(Work task 1) Summarize the article on the Mkhize twins in two sentences.
(Work task 2) List every person named in the article on the Mkhize twins.
(Work task 3) In the article on the Mkhize twins, take everything from "Then a young" down to "face of HIV." and rename "sex symbol" as "pin-up".

Waiting for an HIV cure keeps people sick, say SA's sex symbol twins

17 February 2019 - 00:00 By ALEX PATRICK
Twins Thula, left, and Ntokozo Mkhize bring a new take on preventing HIV and on living with the virus.
Twins Thula, left, and Ntokozo Mkhize bring a new take on preventing HIV and on living with the virus.
Image: Masi Losi

Handsome twins Thula and Ntokozo Mkhize pull a crowd of (mostly female) adoring fans wherever they go. The brothers are famous for being on TV adverts and programmes about HIV.

Last week they were at a technical vocational education & training college in Soweto promoting safe sex. But the pair could barely get their pitch in as young women swooned.

"Who here is 23?" Ntokozo asked. The crowd went wild. "Who here is having sex?" The screams were deafening.

"My brother was diagnosed with HIV when he was 23." Ntokozo points to Thula. The hall falls silent.

Then a young woman joked "I'd still do him" and the hubbub started up again.

FAST FACTS

• 56% of HIV-positive South African are on ARVs, according to UNAids

•  78m — the number of people infected by HIV worldwide

Thula is a sex symbol despite his status. He is the modern face of HIV.

The 33-year-old has been living with the virus for 10 years and, with his HIV-negative brother, runs Good Stories, an organisation focusing on HIV education and prevention.

The twins don't advocate a cure and they don't believe in HIV support groups. They say both further stigmatise people living with the virus. 

Thula was diagnosed in 2009 and married his HIV-negative wife Lindo in 2012. They have two children and a baby due in July. All three children are HIV negative.

"Why would I want a cure when I can manage the virus and live a wonderful life?" he asked.

Three studies of thousands of gay and straight couples - when one person was positive and the other negative and had condomless sex - showed not a single person got HIV from their partner. The HIV-positive partners were all on ARVs with a suppressed viral load.

According to the twins, current HIV/Aids programmes focus on two things: distributing ARVs and HIV prevention.

"The problem is our conversations [about HIV] are stuck in 1998. Ask me how it's possible that my wife and I have a baby and two children who are negative. That is what we should be talking about," Thula said.

Dr Sindi van Zyl, a GP and broadcaster, agreed. "There needs to be a multi-pronged approach, which can include abstinence, condom use, the use of PrEP [pre-exposure prophylaxis] or ARVs. This is real protection. We can't talk about condom use when we know people don't use them any more."

The twins believe waiting for a cure keeps people sick. 

"Should there be a cure? Yes, but people waiting for a cure fail to appreciate … If you take the pills it's as good as not having HIV. You don't need a cure for something that's manageable," Thula said.

People are exercising their rights not to date you if they don't want to date a person with HIV. And for a lot of people out there it [HIV] is not a factor
Thula Mkhize

"People are worried that if they come out as HIV-positive that they will be rejected. The truth is that it is not rejection. People are exercising their rights not to date you if they don't want to date a person with HIV. And for a lot of people out there it [HIV] is not a factor," Thula said.

Ntokozo said the Good Stories sessions targeted people with HIV and those who were negative because "it is pointless having a closed group for people living with HIV and then letting them back out into a community that doesn't accept them. That's why we don't believe in support groups".

Van Zyl said that the work the twins were doing was invaluable.

"The disease is totally manageable. The challenge is that it is sexually transmitted, so people still judge. We found out about five years ago undetectable equals untransmittable. The problem is that this message needs to be told.

Ntokozo said he wanted to see the virus become as normal as flu. "The problem is not with the 7-million people in SA living with HIV, the problem is with the 50-million living without it."

(Recorded data)
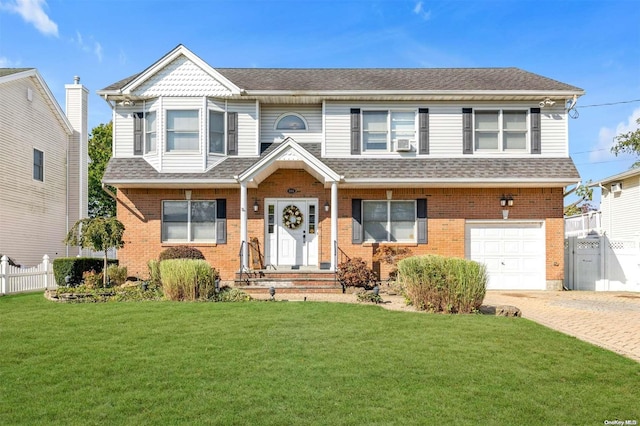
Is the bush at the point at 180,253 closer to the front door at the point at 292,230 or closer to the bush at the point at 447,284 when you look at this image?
the front door at the point at 292,230

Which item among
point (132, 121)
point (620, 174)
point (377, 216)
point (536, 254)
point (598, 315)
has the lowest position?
point (598, 315)

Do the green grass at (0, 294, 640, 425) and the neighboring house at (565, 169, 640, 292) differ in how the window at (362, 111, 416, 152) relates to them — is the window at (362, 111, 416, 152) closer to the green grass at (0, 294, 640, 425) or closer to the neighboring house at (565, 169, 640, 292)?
the neighboring house at (565, 169, 640, 292)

(Answer area 1) Twins Thula and Ntokozo Mkhize, famous for TV adverts and programmes about HIV, run Good Stories, an organisation focusing on HIV education and prevention. Thula has lived with HIV for 10 years, and the twins don't advocate a cure or believe in HIV support groups, saying both further stigmatise people living with the virus.

(Answer area 2)
- Alex Patrick
- Thula Mkhize
- Ntokozo Mkhize
- Masi Losi
- Lindo
- Sindi van Zyl

(Answer area 3)
Then a young woman joked "I'd still do him" and the hubbub started up again.

FAST FACTS

• 56% of HIV-positive South African are on ARVs, according to UNAids

•  78m — the number of people infected by HIV worldwide

Thula is a pin-up despite his status. He is the modern face of HIV.